### [PROBLEM DESCRIPTION]
Set down the material below in full, matching it exactly.

### [Excerpts of spatial question data]
***

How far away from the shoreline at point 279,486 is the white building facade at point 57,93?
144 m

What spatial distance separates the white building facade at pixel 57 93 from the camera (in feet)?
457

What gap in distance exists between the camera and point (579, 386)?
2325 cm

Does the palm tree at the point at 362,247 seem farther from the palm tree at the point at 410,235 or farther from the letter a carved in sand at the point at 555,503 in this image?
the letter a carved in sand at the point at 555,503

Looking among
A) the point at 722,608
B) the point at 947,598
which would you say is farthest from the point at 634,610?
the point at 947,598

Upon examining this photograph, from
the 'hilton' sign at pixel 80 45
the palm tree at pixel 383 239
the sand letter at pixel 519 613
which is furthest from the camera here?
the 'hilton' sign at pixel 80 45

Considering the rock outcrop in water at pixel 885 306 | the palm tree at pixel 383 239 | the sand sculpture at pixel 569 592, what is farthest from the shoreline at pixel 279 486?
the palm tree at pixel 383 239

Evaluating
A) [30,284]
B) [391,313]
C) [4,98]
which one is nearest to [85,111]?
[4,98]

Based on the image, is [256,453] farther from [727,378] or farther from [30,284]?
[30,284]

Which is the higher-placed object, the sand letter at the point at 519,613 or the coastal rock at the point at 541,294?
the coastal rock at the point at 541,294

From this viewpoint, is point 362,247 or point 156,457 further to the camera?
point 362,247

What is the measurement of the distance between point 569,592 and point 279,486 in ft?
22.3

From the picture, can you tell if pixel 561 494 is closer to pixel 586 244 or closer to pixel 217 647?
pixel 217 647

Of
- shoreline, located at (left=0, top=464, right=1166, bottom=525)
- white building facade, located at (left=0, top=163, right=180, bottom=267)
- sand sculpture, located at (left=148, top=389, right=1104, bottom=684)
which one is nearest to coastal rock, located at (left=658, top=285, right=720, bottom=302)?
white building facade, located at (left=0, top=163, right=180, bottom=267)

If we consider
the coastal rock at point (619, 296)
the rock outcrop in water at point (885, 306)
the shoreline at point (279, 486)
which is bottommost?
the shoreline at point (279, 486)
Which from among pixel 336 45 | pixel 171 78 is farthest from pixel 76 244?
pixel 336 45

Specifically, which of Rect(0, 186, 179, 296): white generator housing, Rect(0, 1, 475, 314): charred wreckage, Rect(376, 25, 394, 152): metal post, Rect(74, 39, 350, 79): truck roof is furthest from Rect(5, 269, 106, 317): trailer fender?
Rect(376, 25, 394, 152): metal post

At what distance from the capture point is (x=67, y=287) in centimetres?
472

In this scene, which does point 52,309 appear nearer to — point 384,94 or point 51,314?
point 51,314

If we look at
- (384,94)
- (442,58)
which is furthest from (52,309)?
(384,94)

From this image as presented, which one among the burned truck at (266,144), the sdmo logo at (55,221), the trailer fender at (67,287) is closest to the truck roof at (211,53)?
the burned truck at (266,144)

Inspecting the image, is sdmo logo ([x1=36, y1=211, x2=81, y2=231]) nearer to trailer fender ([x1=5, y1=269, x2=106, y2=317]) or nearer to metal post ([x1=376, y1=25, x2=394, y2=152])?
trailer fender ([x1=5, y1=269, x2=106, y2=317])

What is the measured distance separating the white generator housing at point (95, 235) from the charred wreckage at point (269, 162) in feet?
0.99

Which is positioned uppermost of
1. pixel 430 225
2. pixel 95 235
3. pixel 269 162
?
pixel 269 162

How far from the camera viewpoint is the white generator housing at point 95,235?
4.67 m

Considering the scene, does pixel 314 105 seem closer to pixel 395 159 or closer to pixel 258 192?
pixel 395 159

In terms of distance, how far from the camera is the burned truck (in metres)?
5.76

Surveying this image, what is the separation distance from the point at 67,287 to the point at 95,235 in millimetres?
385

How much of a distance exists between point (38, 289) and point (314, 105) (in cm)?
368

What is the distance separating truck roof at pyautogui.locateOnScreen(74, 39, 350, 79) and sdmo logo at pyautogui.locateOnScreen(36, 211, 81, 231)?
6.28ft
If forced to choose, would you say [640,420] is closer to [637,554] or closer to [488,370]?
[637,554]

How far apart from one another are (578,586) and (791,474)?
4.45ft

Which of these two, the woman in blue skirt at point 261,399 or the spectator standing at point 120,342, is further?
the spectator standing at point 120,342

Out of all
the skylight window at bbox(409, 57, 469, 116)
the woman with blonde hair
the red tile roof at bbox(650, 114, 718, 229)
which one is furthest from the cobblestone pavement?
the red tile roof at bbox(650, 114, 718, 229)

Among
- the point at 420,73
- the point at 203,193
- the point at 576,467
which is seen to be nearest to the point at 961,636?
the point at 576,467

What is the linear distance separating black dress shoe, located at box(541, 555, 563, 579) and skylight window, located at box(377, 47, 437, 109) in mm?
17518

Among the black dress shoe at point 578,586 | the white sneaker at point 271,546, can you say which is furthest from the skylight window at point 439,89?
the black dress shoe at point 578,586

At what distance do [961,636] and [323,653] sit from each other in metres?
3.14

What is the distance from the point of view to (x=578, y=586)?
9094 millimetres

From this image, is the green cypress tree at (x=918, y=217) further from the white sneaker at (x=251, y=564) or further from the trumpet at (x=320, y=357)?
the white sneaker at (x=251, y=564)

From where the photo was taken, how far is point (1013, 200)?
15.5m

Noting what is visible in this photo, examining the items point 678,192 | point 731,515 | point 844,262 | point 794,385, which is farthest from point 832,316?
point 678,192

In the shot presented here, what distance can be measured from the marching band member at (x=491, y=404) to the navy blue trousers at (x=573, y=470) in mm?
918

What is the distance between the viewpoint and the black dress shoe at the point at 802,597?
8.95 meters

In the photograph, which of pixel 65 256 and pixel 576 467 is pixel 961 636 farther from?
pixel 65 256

***

### [TASK ANSWER]
How far away from the shoreline at point 279,486 is the white building facade at point 57,93?
144 m

What spatial distance separates the white building facade at pixel 57 93 from the camera (in feet)?
457

What gap in distance exists between the camera and point (579, 386)?
2325 cm

Does the palm tree at the point at 362,247 seem farther from the palm tree at the point at 410,235 or farther from the letter a carved in sand at the point at 555,503 in this image?
the letter a carved in sand at the point at 555,503

Looking among
A) the point at 722,608
B) the point at 947,598
which would you say is farthest from the point at 634,610?
the point at 947,598

Upon examining this photograph, from
the 'hilton' sign at pixel 80 45
the palm tree at pixel 383 239
the sand letter at pixel 519 613
which is furthest from the camera here?
the 'hilton' sign at pixel 80 45

Considering the rock outcrop in water at pixel 885 306 | the palm tree at pixel 383 239 | the sand sculpture at pixel 569 592, what is farthest from the shoreline at pixel 279 486?
the palm tree at pixel 383 239

Evaluating
A) [30,284]
B) [391,313]
C) [4,98]
which one is nearest to [85,111]?
[4,98]

Based on the image, is [256,453] farther from [727,378] or farther from [30,284]?
[30,284]

Which is the higher-placed object, the sand letter at the point at 519,613 or the coastal rock at the point at 541,294?
the coastal rock at the point at 541,294

From this viewpoint, is point 362,247 or point 156,457 further to the camera?
point 362,247

What is the measurement of the distance between point 569,592 and point 279,486 in ft?
22.3

From the picture, can you tell if pixel 561 494 is closer to pixel 586 244 or closer to pixel 217 647?
pixel 217 647

Of
- shoreline, located at (left=0, top=464, right=1166, bottom=525)
- white building facade, located at (left=0, top=163, right=180, bottom=267)
- sand sculpture, located at (left=148, top=389, right=1104, bottom=684)
which one is nearest to coastal rock, located at (left=658, top=285, right=720, bottom=302)?
white building facade, located at (left=0, top=163, right=180, bottom=267)

If we consider
the coastal rock at point (619, 296)
the rock outcrop in water at point (885, 306)
the shoreline at point (279, 486)
which is bottommost?
the shoreline at point (279, 486)
Which from among pixel 336 45 | pixel 171 78 is farthest from pixel 76 244?
pixel 336 45

Specifically, which of Rect(0, 186, 179, 296): white generator housing, Rect(0, 1, 475, 314): charred wreckage, Rect(376, 25, 394, 152): metal post, Rect(74, 39, 350, 79): truck roof is furthest from Rect(5, 269, 106, 317): trailer fender?
Rect(376, 25, 394, 152): metal post

At what distance from the capture point is (x=67, y=287) in centimetres?
472

In this scene, which does point 52,309 appear nearer to — point 384,94 or point 51,314?
point 51,314

If we look at
- (384,94)
- (442,58)
which is furthest from (52,309)?
(384,94)

From this image as presented, which one among the burned truck at (266,144), the sdmo logo at (55,221), the trailer fender at (67,287) is closest to the truck roof at (211,53)?
the burned truck at (266,144)

Inspecting the image, is sdmo logo ([x1=36, y1=211, x2=81, y2=231]) nearer to trailer fender ([x1=5, y1=269, x2=106, y2=317]) or nearer to metal post ([x1=376, y1=25, x2=394, y2=152])?
trailer fender ([x1=5, y1=269, x2=106, y2=317])

What is the measured distance separating the white generator housing at point (95, 235) from the charred wreckage at point (269, 162) in feet?
0.99

Which is positioned uppermost of
1. pixel 430 225
2. pixel 95 235
3. pixel 269 162
?
pixel 269 162

How far from the camera viewpoint is the white generator housing at point 95,235?
4.67 m

Considering the scene, does pixel 314 105 seem closer to pixel 395 159 or closer to pixel 258 192?
pixel 395 159

In terms of distance, how far from the camera is the burned truck (in metres)?
5.76

Surveying this image, what is the separation distance from the point at 67,287 to the point at 95,235 in millimetres?
385

How much of a distance exists between point (38, 289) and point (314, 105) (in cm)?
368

What is the distance separating truck roof at pyautogui.locateOnScreen(74, 39, 350, 79) and sdmo logo at pyautogui.locateOnScreen(36, 211, 81, 231)?
6.28ft
If forced to choose, would you say [640,420] is closer to [637,554] or closer to [488,370]?
[637,554]

How far apart from one another are (578,586) and (791,474)?
4.45ft

Which of these two, the woman in blue skirt at point 261,399 or the spectator standing at point 120,342, is further?
the spectator standing at point 120,342

Out of all
the skylight window at bbox(409, 57, 469, 116)
the woman with blonde hair
the red tile roof at bbox(650, 114, 718, 229)
which one is furthest from the cobblestone pavement?
the red tile roof at bbox(650, 114, 718, 229)

Among
- the point at 420,73
- the point at 203,193
- the point at 576,467
which is seen to be nearest to the point at 961,636?
the point at 576,467

What is the linear distance separating black dress shoe, located at box(541, 555, 563, 579) and skylight window, located at box(377, 47, 437, 109) in mm?
17518

Among the black dress shoe at point 578,586 | the white sneaker at point 271,546, can you say which is furthest from the skylight window at point 439,89?
the black dress shoe at point 578,586

At what distance do [961,636] and [323,653] sit from each other in metres?
3.14

What is the distance from the point of view to (x=578, y=586)?
9094 millimetres

From this image, is the green cypress tree at (x=918, y=217) further from the white sneaker at (x=251, y=564) or further from the trumpet at (x=320, y=357)?
the white sneaker at (x=251, y=564)

From where the photo was taken, how far is point (1013, 200)?
15.5m

Noting what is visible in this photo, examining the items point 678,192 | point 731,515 | point 844,262 | point 794,385, which is farthest from point 832,316?
point 678,192

In the shot presented here, what distance can be measured from the marching band member at (x=491, y=404) to the navy blue trousers at (x=573, y=470) in mm?
918

What is the distance between the viewpoint and the black dress shoe at the point at 802,597?
8.95 meters

In the photograph, which of pixel 65 256 and pixel 576 467 is pixel 961 636 farther from?
pixel 65 256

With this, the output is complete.